### TEXTE DE LA PAGE ###

Ces cinq dernières années, Paris est allé se promener à Libreville, puis à Pékin, à Montréal, en Autriche, et donc sur la côte est de la Chine pour jouer le premier match officiel de la saison. Et pour gagner ce bibelot qui permettra aux Parisiens de dire à la fin de la saison qu'ils ont réussi un quadruplé en cas de victoire en championnat et dans les deux coupes nationales. Mais au delà du 4-0 collé à Monaco et de la performance de Di María, le PSG est surtout allé à Shenzhen pour se faire applaudir par un peu plus de 40 000 personnes qui n'avaient pas l'air d'y connaître grand chose au football et qui venaient surtout pour apercevoir Neymar. N'en déplaise à Dembélé, nulle trace d'ambiance sud-américaine pendant le match. Ce qui était tristement prévisible.

Gogos


Une ola qui démarre dans les tribunes à un moment totalement inapproprié -comme toutes les olas du monde, en fait. Des applaudissements pour une action bidon conclue par une grosse chandelle en touche. Un stade qui se lève et se met à hurler parce que Neymar da Silva Santos Júnior s'est levé pour s'échauffer à vingt minutes de la fin d'un match déjà plié. Voilà le genre de scènes que nous ont offert les travées du stade de Shenzhen. Qui en plus ne devaient pas voir grand chose à ce qu'il se passait sur la pelouse, vu la gigantesque piste d'athlétisme à 10 couloirs qui séparait les premiers rangs du terrain. Il est trop facile - voire même insultant - de pointer du doigt les supporters chinois en les accusant de n'être que des gogos qui viennent au stade comme on va au parc d'attraction.


D'abord parce que personne n'a attendu le samedi 4 aout 2018 pour découvrir cette réalité. Et ensuite parce que ces fans d'un genre un peu particulier sont utilisés comme des vaches à lait par les grands clubs et la Ligue 1 qui ne veulent surtout pas qu'ils changent leur façon de vivre un match de football. Normal, ils consomment ce qu'on leur dit de consommer sans trop réfléchir et ne posent aucun souci de sécurité. Quand on est un chef du marketing de la LFP, on appelle ça du pain béni. Tout découle du cynisme qui vient de ces bureaux dans lesquels bossent des gens qui ne font pas que du bien au football, et qui s'en contrefoutent. Ce genre d'endroits où des manitous de la com' pondent des idées grossières, par exemple offrir un match du PSG à des gens qui ne connaissent pas trois joueurs, mais qui vont claquer 140 euros à la sortie pour acheter un maillot.

### DONNÉES PRÉSENTÉES ###

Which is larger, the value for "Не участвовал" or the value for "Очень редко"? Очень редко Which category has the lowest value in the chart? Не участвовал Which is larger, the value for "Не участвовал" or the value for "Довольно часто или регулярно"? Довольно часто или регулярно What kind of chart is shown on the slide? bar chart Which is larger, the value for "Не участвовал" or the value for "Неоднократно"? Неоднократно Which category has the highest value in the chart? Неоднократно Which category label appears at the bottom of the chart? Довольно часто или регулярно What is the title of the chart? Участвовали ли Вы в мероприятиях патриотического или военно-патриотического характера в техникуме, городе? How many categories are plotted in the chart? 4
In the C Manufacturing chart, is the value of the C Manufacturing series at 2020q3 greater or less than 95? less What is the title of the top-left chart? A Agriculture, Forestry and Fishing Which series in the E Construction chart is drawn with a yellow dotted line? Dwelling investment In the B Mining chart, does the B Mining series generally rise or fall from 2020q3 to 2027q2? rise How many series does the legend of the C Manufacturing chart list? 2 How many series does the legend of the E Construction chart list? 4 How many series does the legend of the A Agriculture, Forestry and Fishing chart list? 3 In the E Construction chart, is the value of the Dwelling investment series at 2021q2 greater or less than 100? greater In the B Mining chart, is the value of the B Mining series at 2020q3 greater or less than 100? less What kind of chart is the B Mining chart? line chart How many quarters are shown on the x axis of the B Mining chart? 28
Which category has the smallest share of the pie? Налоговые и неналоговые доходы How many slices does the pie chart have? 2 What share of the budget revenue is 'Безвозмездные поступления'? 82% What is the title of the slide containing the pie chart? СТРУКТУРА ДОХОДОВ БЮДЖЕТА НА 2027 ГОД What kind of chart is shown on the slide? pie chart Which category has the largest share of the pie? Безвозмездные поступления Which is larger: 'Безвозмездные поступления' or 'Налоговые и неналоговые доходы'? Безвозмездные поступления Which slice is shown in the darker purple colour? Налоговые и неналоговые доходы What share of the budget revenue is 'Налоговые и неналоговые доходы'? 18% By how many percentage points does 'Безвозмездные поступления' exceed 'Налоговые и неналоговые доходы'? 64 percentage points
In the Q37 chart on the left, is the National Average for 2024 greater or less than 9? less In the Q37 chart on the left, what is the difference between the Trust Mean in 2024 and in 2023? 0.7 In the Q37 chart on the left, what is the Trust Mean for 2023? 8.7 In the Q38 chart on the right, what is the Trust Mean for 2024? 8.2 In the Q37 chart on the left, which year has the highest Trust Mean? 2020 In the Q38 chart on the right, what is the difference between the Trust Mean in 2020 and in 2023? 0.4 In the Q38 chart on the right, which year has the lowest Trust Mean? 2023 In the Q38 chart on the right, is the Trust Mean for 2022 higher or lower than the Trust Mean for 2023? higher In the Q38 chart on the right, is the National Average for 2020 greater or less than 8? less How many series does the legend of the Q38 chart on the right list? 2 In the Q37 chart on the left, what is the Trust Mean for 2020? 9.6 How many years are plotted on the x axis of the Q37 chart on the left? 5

###

__CONSIGNES DE L'EXERCICE__.
a – D'après le texte sur le PSG à Shenzhen, pourquoi serait-il trop facile, voire insultant, de traiter les supporters chinois de gogos ? Répondez en une à trois phrases.
b – Traduisez en anglais la phrase suivante du texte sur le PSG à Shenzhen : « N'en déplaise à Dembélé, nulle trace d'ambiance sud-américaine pendant le match. »
c – Reproduisez fidèlement le passage du texte sur le PSG à Shenzhen qui va de « Une ola qui » jusqu'à « au parc d'attraction. ».

__RÉPONSES__.
a – D'abord, personne n'a attendu le samedi 4 août 2018 pour découvrir cette réalité. Ensuite, ces fans sont utilisés comme des vaches à lait par les grands clubs et la Ligue 1, qui ne veulent surtout pas qu'ils changent leur façon de vivre un match de football.

b – With all due respect to Dembélé, there was no trace of a South American atmosphere during the match.

c –
Une ola qui démarre dans les tribunes à un moment totalement inapproprié -comme toutes les olas du monde, en fait. Des applaudissements pour une action bidon conclue par une grosse chandelle en touche. Un stade qui se lève et se met à hurler parce que Neymar da Silva Santos Júnior s'est levé pour s'échauffer à vingt minutes de la fin d'un match déjà plié. Voilà le genre de scènes que nous ont offert les travées du stade de Shenzhen. Qui en plus ne devaient pas voir grand chose à ce qu'il se passait sur la pelouse, vu la gigantesque piste d'athlétisme à 10 couloirs qui séparait les premiers rangs du terrain. Il est trop facile - voire même insultant - de pointer du doigt les supporters chinois en les accusant de n'être que des gogos qui viennent au stade comme on va au parc d'attraction.